Manage Access Tokens#

In BentoCloud, API tokens serve as a key method of authorization for two distinct scopes - BentoCloud resources and Bento Deployments. They correspond to two different types of tokens - User tokens and Developer tokens.

User tokens are granted permissions to access deployed Bento applications. You can control access to Bento Deployments with the following three endpoint access types.

  • Private: The Deployment’s external URL is not exposed and it is only accessible within the cluster.

  • Protected: The Deployment is accessible to anyone on the internet, provided that they have a valid token.

  • Public: The Deployment is accessible to anyone on the internet.


You can specify the endpoint access type when creating and updating a Deployment.

Developer tokens are granted permissions to manage BentoCloud resources. For example, you can perform the following tasks with a Developer token:

  • Manage BentoCloud cluster configurations.

  • Handle identity and access management (IAM) policies.

  • Manage models, Bentos, and Deployments.

This tutorial explains how to create and use API tokens in BentoCloud.

Creating an API Token#

To create an API token, perform the following steps:

  1. Navigate to the API Tokens page in the BentoCloud Console.

  2. Click Create.

  3. In the dialog that appears, specify the following fields. Note that you must select at least one of the token types.

    • Name: The name of the API token.

    • Description: A description of the token, detailing its usage.

    • User (Deployment Endpoint Access): Grants permissions to access Bento Deployments with Protected endpoints. If you select this token type, you need to choose the Deployment that you want the token to access.

    • Developer (API access): Grants permissions to manage BentoCloud resources.

  4. Record the token. This is the only opportunity to record it.

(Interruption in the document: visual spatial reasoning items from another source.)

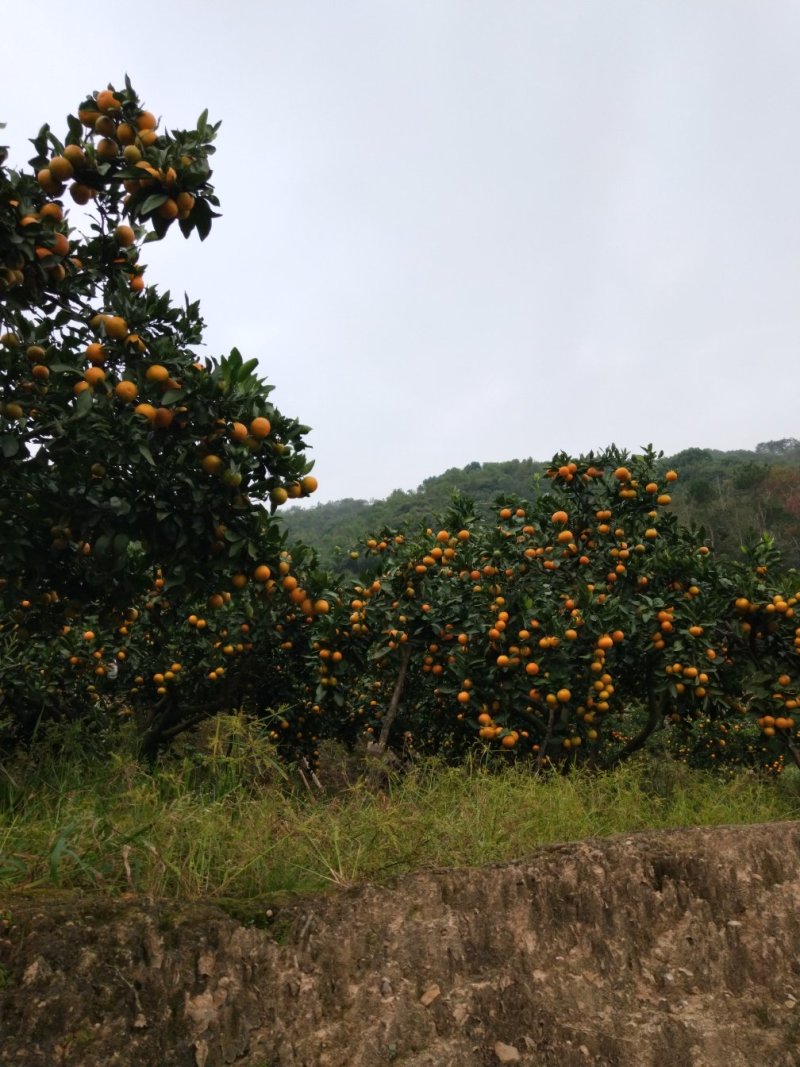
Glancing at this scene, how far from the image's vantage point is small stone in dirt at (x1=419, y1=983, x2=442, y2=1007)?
2.61 metres

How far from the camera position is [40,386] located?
→ 3385mm

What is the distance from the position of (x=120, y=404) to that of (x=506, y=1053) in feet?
9.69

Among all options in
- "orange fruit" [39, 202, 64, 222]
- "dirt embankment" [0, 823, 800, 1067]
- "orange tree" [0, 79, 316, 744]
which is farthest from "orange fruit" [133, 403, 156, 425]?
"dirt embankment" [0, 823, 800, 1067]

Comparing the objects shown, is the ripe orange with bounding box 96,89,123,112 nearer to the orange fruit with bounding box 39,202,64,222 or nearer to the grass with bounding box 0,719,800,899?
the orange fruit with bounding box 39,202,64,222

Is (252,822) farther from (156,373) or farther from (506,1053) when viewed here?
(156,373)

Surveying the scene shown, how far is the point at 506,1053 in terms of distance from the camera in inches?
100

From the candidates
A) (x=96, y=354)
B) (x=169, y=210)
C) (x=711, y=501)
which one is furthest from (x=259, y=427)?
(x=711, y=501)

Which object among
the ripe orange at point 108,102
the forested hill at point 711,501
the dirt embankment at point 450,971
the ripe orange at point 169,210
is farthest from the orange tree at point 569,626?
the forested hill at point 711,501

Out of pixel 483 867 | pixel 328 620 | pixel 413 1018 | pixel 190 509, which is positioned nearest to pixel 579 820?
pixel 483 867

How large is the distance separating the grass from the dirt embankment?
182 millimetres

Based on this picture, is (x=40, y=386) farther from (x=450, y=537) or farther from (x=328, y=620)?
(x=450, y=537)

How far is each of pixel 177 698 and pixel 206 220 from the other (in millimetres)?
4748

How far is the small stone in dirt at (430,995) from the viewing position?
2.61 metres

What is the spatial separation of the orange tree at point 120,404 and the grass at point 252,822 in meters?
0.90
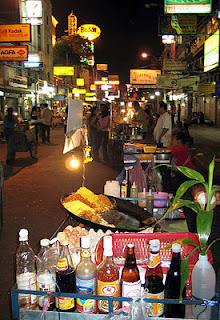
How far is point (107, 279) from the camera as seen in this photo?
2.15 meters

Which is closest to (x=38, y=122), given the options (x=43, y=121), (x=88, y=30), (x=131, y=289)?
(x=43, y=121)

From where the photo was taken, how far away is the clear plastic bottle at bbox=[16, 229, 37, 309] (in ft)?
7.39

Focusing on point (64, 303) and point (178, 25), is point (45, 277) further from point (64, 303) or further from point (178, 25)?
point (178, 25)

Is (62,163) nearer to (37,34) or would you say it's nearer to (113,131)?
(113,131)

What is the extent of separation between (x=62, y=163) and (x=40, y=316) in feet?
38.1

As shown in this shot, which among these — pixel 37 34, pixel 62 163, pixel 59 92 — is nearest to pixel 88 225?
pixel 62 163

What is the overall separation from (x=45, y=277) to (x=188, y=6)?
1263 cm

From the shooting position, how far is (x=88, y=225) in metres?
3.65

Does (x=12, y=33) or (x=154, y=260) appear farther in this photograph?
(x=12, y=33)

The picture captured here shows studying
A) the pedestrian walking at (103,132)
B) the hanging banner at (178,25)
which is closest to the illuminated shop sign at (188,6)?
the hanging banner at (178,25)

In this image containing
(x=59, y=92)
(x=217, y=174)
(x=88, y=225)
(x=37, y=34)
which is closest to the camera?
(x=88, y=225)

  5. All available tokens appear on the API Tokens page. Click Delete if you no longer needs a token.

Using the Developer Token#

Interact with BentoCloud programmatically via the BentoML Command Line Interface (CLI). Log in using the following command.

bentoml cloud login --api-token <your-api-token> --endpoint <your-bentocloud-endpoint>


You should see the above command after you create a token.

Expected output:

Successfully logged in as user "user" in organization "mybentocloud".

To retrieve the current endpoint and API token locally, make sure you have installed jq, and then run:

bentoml cloud current-context | jq '("endpoint:" + .endpoint + ", api_token:" + .api_token)'

After you log in, you should be able to manage BentoCloud resources. For more information on the CLI, see Reference - CLI.

Using the User Token#

You can use User tokens to access Protected Bento Deployments.

For HTTP-based servers, include the token in the header of your HTTP request like this:

curl "" \
  -H "Content-Type: application/json" \
  -H "Authorization: Bearer $YOUR_TOKEN" \
  --data '{"prompt": "What state is Los Angeles in?", "max_length": 100}'

For gRPC servers, include it in the metadata of your gRPC call:

import grpc

creds = grpc.ssl_channel_credentials()
auth_creds = grpc.access_token_call_credentials('<your-api-token>')
channel = grpc.secure_channel('<your-deployed-api-endpoint>', creds)
stub = <YourGRPCServiceStub>(channel)